Débat/ Conseil municipal/ Janvier 2002


M. LE MAIRE DE PARIS. - Mes chers collègues, je vous informe que neuf questions d'actualité ont été déposées.
La première émane de M. Didier BARIANI et du groupe Union pour la Démocratie française. Elle est adressée à M. le Préfet de police en ces termes :
"Forte hausse de la délinquance à Paris, selon les termes mêmes de M. le Procureur de la République.
Très mauvais chiffre pour le Gouvernement, l'augmentation nationale se situant à 7,7 %, mauvais résultat pour la Préfecture de police et le Parquet de Paris, responsable pour l'essentiel de la politique pénale dans la Capitale.
Il conviendrait désormais de se demander très clairement si la police de proximité ne serait pas un échec. Vider ainsi de leurs effectifs, de leurs moyens, les services de police judiciaire a contribué tout naturellement à démobiliser le meilleur outil, parce que le mieux formé, contre la délinquance.
Je n'ajouterai pas aux commentaires tout à fait fondés sur les conséquences de l'application de la loi Guigou.
A Paris, particularisme local, des personnels de police se forment et ne restent pas.

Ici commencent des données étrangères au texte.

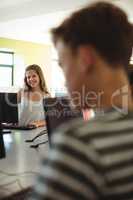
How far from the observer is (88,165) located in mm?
550

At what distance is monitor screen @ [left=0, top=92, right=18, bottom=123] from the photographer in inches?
114

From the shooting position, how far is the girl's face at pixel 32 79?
11.1 ft

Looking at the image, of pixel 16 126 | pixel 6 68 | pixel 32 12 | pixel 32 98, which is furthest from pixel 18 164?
pixel 6 68

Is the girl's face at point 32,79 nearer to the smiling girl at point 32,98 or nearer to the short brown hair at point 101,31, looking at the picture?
the smiling girl at point 32,98

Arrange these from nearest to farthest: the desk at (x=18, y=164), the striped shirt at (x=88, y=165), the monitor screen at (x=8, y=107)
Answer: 1. the striped shirt at (x=88, y=165)
2. the desk at (x=18, y=164)
3. the monitor screen at (x=8, y=107)

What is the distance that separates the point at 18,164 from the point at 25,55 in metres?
7.56

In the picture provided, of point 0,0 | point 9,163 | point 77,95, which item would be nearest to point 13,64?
point 0,0

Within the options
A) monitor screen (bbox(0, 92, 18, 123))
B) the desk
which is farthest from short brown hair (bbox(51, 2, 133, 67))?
monitor screen (bbox(0, 92, 18, 123))

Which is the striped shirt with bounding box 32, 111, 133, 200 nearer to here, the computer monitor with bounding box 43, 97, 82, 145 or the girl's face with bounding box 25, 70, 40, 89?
the computer monitor with bounding box 43, 97, 82, 145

Sectoriser la Capitale comme vous venez de le décider, ne peut avoir d'effet si cela ne s'accompagne pas d'un véritable et efficace programme de fidélisation des personnels et si on ne cesse de confier à des adjoints de sécurité, peu formés, des missions de terrain.

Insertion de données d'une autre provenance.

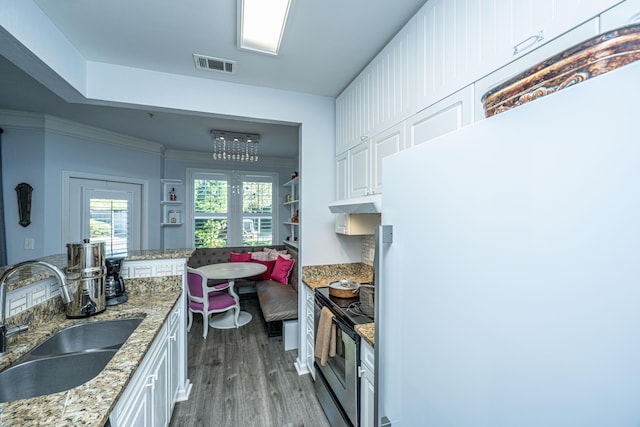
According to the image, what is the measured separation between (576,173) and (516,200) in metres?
0.10

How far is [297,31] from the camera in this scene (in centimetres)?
163

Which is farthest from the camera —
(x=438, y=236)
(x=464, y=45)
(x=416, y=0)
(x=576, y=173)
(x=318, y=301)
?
(x=318, y=301)

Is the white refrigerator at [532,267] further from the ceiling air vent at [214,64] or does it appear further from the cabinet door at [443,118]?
the ceiling air vent at [214,64]

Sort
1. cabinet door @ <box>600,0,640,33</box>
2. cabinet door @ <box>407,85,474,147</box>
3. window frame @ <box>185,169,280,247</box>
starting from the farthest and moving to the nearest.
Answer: window frame @ <box>185,169,280,247</box>
cabinet door @ <box>407,85,474,147</box>
cabinet door @ <box>600,0,640,33</box>

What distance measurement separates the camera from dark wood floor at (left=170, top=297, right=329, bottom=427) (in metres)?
1.94

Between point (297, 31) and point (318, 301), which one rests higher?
point (297, 31)

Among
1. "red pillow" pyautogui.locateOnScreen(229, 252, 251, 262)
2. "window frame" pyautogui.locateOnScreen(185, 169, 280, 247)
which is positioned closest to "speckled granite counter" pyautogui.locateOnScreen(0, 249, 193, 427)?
"red pillow" pyautogui.locateOnScreen(229, 252, 251, 262)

L'U.D.F. réclame, comme vous le savez, depuis fort longtemps la création d'une police municipale sous la dénomination "Force municipale de sécurité et de prévention" qui déchargerait la police nationale de tâches administratives. Le contraire est mis en ?uvre, puisque les personnels recrutés par la Ville sont placés sous l'autorité du Préfet de police.
Aussi, permettez-moi, Monsieur le Préfet, de vous demander si vous allez alerter le Gouvernement sur les errements de sa politique, l'inviter à en tirer les conséquences et à adapter le dispositif de sécurité à la réalité de la délinquance actuelle, de ses auteurs et de ses territoires."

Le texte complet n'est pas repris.